Por Rubem Braga
Acontece que o Conde Matarazzo estava passeando pelo parque.
O Conde Matarazzo é um Conde muito velho, que tem muitas fábricas. Tem também
muitas honras. Uma delas consiste em uma preciosa medalhinha de ouro que o
Conde exibia à lapela, amarrada a uma fitinha. Era uma condecoração (sem
trocadilho).
Ora, aconteceu também um passarinho. No parque havia um
passarinho. E esses dois personagens – o Conde e o passarinho – foram os únicos
da singular história narrada pelo Diário de São Paulo.
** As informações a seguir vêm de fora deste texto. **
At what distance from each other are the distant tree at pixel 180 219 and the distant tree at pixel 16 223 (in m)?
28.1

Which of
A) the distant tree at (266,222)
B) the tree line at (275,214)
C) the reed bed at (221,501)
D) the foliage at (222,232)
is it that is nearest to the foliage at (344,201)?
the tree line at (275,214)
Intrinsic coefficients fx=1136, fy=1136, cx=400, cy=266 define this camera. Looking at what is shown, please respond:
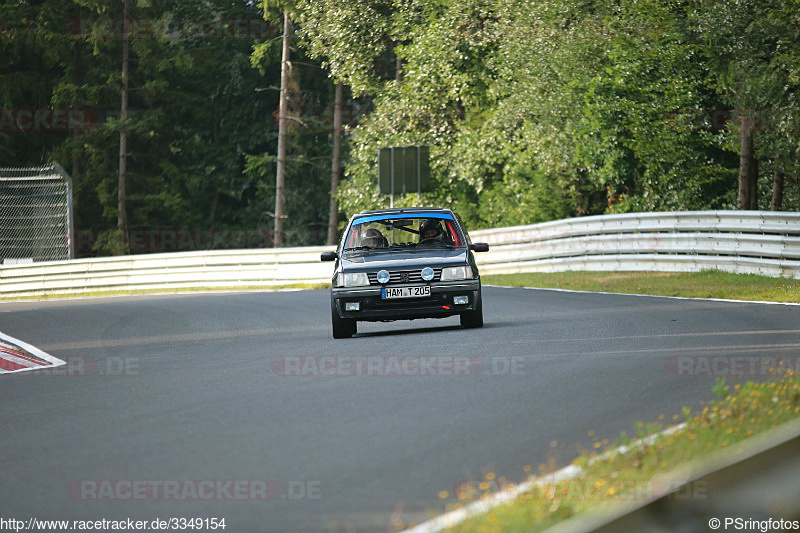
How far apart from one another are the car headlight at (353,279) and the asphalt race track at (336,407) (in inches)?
26.4

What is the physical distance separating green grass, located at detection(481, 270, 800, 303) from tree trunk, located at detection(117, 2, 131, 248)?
112 ft

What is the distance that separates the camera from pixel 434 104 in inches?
1618

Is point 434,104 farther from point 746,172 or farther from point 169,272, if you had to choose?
point 746,172

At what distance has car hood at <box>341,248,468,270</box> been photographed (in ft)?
44.2

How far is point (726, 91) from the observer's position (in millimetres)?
28750

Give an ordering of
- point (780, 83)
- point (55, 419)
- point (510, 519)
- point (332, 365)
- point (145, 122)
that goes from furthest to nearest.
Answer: point (145, 122) < point (780, 83) < point (332, 365) < point (55, 419) < point (510, 519)

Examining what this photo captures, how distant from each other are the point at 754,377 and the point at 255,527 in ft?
16.2

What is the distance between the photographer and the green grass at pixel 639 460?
463 cm

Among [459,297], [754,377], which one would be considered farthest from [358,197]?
[754,377]

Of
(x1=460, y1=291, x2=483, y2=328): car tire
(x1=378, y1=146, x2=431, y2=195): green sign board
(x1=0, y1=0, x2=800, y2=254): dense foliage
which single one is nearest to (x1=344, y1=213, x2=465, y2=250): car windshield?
(x1=460, y1=291, x2=483, y2=328): car tire

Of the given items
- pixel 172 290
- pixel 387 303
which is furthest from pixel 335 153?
pixel 387 303

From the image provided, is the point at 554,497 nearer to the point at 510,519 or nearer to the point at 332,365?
the point at 510,519

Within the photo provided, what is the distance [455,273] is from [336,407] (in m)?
5.49

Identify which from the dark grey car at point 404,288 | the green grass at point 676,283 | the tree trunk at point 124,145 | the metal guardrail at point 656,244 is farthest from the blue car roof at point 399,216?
the tree trunk at point 124,145
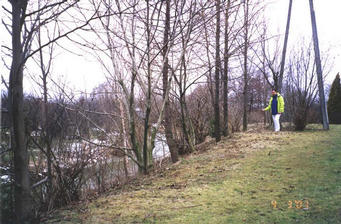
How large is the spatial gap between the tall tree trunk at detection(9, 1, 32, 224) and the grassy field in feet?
2.07

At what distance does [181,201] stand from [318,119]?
10566 millimetres

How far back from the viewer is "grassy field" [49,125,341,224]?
2813 millimetres

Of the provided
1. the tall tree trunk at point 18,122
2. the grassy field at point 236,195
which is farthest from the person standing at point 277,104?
the tall tree trunk at point 18,122

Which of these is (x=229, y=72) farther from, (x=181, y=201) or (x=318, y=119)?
(x=181, y=201)

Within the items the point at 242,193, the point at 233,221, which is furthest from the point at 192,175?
the point at 233,221

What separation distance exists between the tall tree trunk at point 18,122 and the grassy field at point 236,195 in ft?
2.07

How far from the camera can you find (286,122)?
11148 millimetres

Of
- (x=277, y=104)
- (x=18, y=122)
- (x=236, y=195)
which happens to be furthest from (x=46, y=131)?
(x=277, y=104)

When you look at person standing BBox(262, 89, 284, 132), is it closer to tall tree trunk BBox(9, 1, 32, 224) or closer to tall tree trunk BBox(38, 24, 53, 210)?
tall tree trunk BBox(38, 24, 53, 210)

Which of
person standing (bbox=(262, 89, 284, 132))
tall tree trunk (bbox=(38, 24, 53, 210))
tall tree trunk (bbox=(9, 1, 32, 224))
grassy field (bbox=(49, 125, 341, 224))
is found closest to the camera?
tall tree trunk (bbox=(9, 1, 32, 224))

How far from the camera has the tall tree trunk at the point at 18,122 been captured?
236 cm

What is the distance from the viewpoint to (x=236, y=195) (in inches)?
138

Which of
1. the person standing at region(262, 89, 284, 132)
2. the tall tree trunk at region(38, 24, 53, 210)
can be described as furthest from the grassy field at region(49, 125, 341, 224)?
the person standing at region(262, 89, 284, 132)

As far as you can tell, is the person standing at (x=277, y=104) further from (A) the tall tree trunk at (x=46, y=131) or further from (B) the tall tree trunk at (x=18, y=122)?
(B) the tall tree trunk at (x=18, y=122)
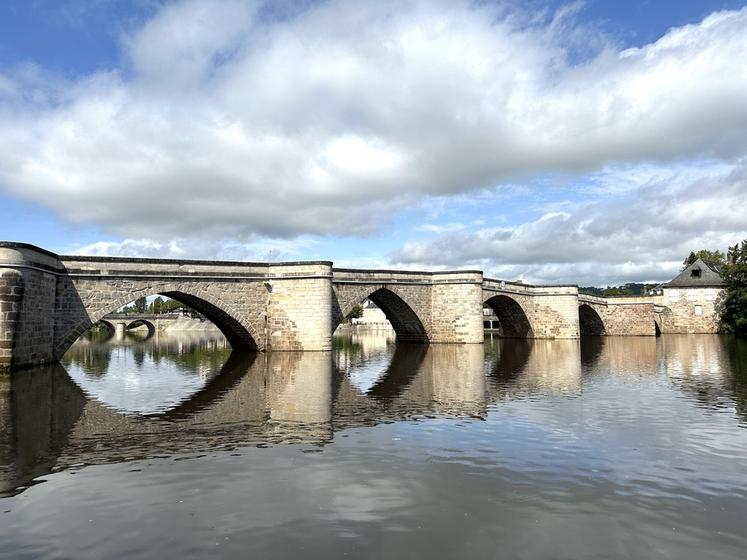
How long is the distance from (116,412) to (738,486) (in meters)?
12.8

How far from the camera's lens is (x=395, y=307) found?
39875 millimetres

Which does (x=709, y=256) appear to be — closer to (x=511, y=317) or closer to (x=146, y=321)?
(x=511, y=317)

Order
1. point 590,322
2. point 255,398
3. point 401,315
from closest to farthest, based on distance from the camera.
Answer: point 255,398
point 401,315
point 590,322

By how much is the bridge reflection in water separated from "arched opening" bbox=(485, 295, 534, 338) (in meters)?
21.0

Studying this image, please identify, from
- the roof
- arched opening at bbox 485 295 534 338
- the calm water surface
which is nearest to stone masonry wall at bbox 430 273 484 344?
arched opening at bbox 485 295 534 338

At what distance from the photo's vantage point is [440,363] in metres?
25.5

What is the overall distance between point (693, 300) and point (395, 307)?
4352 cm

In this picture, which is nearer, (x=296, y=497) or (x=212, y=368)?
(x=296, y=497)

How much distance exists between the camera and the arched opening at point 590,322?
60.7 metres

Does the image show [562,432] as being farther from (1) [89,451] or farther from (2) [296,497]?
(1) [89,451]

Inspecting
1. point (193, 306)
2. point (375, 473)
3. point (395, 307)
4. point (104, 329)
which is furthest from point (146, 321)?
point (375, 473)

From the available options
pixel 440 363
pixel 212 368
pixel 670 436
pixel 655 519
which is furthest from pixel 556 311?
pixel 655 519

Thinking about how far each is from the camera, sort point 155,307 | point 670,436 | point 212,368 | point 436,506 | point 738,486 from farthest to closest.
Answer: point 155,307
point 212,368
point 670,436
point 738,486
point 436,506

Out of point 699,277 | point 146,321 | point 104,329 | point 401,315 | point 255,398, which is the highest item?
point 699,277
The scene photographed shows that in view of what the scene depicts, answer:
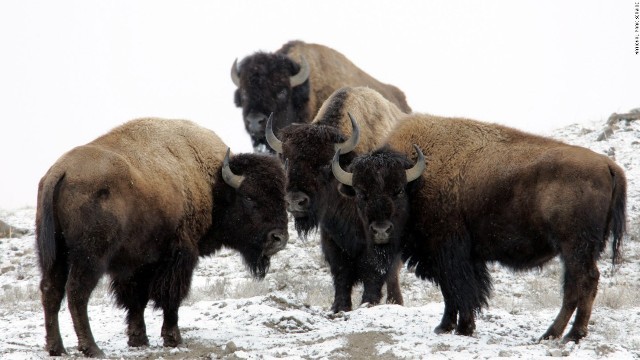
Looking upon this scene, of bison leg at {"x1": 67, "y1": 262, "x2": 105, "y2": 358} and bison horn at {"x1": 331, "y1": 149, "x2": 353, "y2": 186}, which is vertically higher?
bison horn at {"x1": 331, "y1": 149, "x2": 353, "y2": 186}

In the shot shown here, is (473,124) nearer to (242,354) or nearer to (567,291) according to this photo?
(567,291)

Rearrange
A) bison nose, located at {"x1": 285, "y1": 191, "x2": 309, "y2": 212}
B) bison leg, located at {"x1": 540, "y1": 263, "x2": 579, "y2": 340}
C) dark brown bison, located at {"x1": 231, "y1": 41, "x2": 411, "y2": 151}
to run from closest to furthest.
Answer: bison leg, located at {"x1": 540, "y1": 263, "x2": 579, "y2": 340} → bison nose, located at {"x1": 285, "y1": 191, "x2": 309, "y2": 212} → dark brown bison, located at {"x1": 231, "y1": 41, "x2": 411, "y2": 151}

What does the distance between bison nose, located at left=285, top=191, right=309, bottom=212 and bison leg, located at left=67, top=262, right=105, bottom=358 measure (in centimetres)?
250

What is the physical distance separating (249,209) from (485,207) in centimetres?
212

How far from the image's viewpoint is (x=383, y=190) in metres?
7.83

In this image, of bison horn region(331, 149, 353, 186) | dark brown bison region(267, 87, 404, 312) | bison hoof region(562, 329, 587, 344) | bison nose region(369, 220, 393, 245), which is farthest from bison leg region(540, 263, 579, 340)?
bison horn region(331, 149, 353, 186)

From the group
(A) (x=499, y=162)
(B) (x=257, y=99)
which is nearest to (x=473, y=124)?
(A) (x=499, y=162)

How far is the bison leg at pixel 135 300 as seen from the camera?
7691mm

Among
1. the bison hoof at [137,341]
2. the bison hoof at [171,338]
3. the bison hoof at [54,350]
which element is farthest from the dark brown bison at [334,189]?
the bison hoof at [54,350]

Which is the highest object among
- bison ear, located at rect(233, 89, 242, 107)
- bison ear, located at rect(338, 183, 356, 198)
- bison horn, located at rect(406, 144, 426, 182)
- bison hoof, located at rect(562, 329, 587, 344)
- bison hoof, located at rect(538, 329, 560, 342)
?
bison ear, located at rect(233, 89, 242, 107)

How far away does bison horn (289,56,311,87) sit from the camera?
45.5ft

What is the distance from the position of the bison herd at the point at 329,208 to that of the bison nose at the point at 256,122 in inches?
155

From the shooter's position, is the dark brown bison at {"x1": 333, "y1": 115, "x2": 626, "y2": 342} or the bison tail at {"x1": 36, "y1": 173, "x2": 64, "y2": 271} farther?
the dark brown bison at {"x1": 333, "y1": 115, "x2": 626, "y2": 342}

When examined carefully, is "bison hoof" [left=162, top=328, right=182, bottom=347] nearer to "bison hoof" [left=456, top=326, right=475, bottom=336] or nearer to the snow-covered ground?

Devo confessar preliminarmente que entre um Conde e um
passarinho, prefiro um passarinho. Torço pelo passarinho. Não é por nada. Nem
sei mesmo explicar essa preferência. Afinal de contas, um passarinho canta e
voa. O Conde não sabe gorjear nem voar. O Conde gorjeia com apitos de usinas,
barulheiras enormes, de fábricas espalhadas pelo Brasil, vozes dos operários,
dos teares, das máquinas de aço e de carne que trabalham para o Conde. O Conde
gorjeia com o dinheiro que entra e sai de seus cofres, o Conde é um industrial,
e o Conde é Conde porque é industrial. O passarinho não é industrial, não é
Conde, não tem fábricas. Tem um ninho, sabe cantar, sabe voar, é apenas um
passarinho e isso é gentil, ser um passarinho.
Eu quisera ser um passarinho. Não, um passarinho, não. Uma
ave maior, mais triste. Eu quisera ser um urubu.
Entretanto, eu não quisera ser Conde. A minha vida sempre
foi orientada pelo fato de eu não pretender ser Conde. Não amo os Condes.
Também não amo os industriais. Que eu amo? Pierina e pouco mais. Pierina e a
vida, duas coisas que se confundem hoje, e amanhã mais se confundirão na morte.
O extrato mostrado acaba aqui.